M.C.에셔의 심메트리 형식과 프랙탈 특성

The solidity and stability of symmetrical forms and structures are strongly appealing in graphic design. It plays a strong role in our aesthetic appreciation. Because of this, from ancient times until the present, symmetry has caught the interest of people from many different fields. Escher made in depth investigations into the mathematical principles of symmetry and introduced the concepts he found into his work. Escher’s investigations into symmetry and the systematic order of planes allowed him to increase the possibilities for its practical application in education and artistic creations. The following conclusions arose out of Escher’s inquiries. First, what we have to understand is that the symmetry in a form informs the shape in all aspects and will change if one moves and observes the shape from another viewpoint.

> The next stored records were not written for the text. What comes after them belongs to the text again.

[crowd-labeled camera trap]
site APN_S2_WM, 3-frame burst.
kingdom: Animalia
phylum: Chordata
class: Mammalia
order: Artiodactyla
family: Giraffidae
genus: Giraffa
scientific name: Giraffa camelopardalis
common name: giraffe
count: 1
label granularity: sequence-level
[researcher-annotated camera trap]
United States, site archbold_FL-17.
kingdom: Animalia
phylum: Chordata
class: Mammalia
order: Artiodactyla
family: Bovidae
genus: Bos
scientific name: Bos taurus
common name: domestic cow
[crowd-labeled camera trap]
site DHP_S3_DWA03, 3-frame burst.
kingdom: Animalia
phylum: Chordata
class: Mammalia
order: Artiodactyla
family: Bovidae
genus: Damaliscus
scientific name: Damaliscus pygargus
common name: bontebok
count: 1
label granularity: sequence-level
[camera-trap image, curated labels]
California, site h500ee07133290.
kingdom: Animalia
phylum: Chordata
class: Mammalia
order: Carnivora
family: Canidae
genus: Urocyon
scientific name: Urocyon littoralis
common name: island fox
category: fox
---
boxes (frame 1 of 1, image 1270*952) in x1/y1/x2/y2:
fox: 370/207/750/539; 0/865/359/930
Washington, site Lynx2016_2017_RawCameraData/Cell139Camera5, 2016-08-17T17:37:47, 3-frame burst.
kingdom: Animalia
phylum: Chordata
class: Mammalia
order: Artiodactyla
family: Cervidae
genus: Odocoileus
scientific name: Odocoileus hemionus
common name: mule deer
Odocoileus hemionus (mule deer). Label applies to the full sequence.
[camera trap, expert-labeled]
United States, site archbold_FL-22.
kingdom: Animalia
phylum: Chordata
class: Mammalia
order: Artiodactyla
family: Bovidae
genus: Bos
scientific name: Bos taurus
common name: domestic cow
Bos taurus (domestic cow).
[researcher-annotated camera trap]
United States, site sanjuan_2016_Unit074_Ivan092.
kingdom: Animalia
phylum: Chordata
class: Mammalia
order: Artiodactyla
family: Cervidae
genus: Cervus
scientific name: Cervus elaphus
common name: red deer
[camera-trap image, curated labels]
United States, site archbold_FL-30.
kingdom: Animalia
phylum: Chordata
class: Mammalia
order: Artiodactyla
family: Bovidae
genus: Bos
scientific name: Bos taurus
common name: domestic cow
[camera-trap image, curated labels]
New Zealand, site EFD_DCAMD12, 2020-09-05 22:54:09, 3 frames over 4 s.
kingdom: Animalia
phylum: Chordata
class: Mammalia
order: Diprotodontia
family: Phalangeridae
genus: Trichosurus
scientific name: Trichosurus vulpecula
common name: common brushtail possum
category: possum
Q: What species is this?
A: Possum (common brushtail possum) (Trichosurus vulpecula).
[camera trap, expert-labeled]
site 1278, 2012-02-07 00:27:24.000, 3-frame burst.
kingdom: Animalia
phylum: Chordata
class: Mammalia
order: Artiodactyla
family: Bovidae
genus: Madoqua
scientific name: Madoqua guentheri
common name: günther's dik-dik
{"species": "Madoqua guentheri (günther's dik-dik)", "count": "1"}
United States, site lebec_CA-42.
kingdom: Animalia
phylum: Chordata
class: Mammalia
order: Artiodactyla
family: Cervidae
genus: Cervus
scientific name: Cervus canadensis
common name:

Second, to understand the seventeen concepts of symmetry, one must understand not only art and creativity, but also the fundamental principles of basic form. Third, from the foundations of geometric figures, Escher presented six standard figures. These six figures are the smallest units that comprise the systematic order of planes, making up unit cell that play an important role in the creation and analysis of design patterns. Fourth, the form of expression and tessellation’s formal qualities are equal in the systematic order of planes. The systematic order of planes also blurs the difference between the background and the figure, while at all times maintaining the unique features of visual illusion. Fifth, the harmony between symmetry and fractals is made apparent when one compares all the sections of a form to each other as well as sections to the whole. Sixth, even before the appearance of fractal theory, Escher had, through the help of symmetry and fractals, opened up room for the exploration and recognition of non-Euclidean geometry.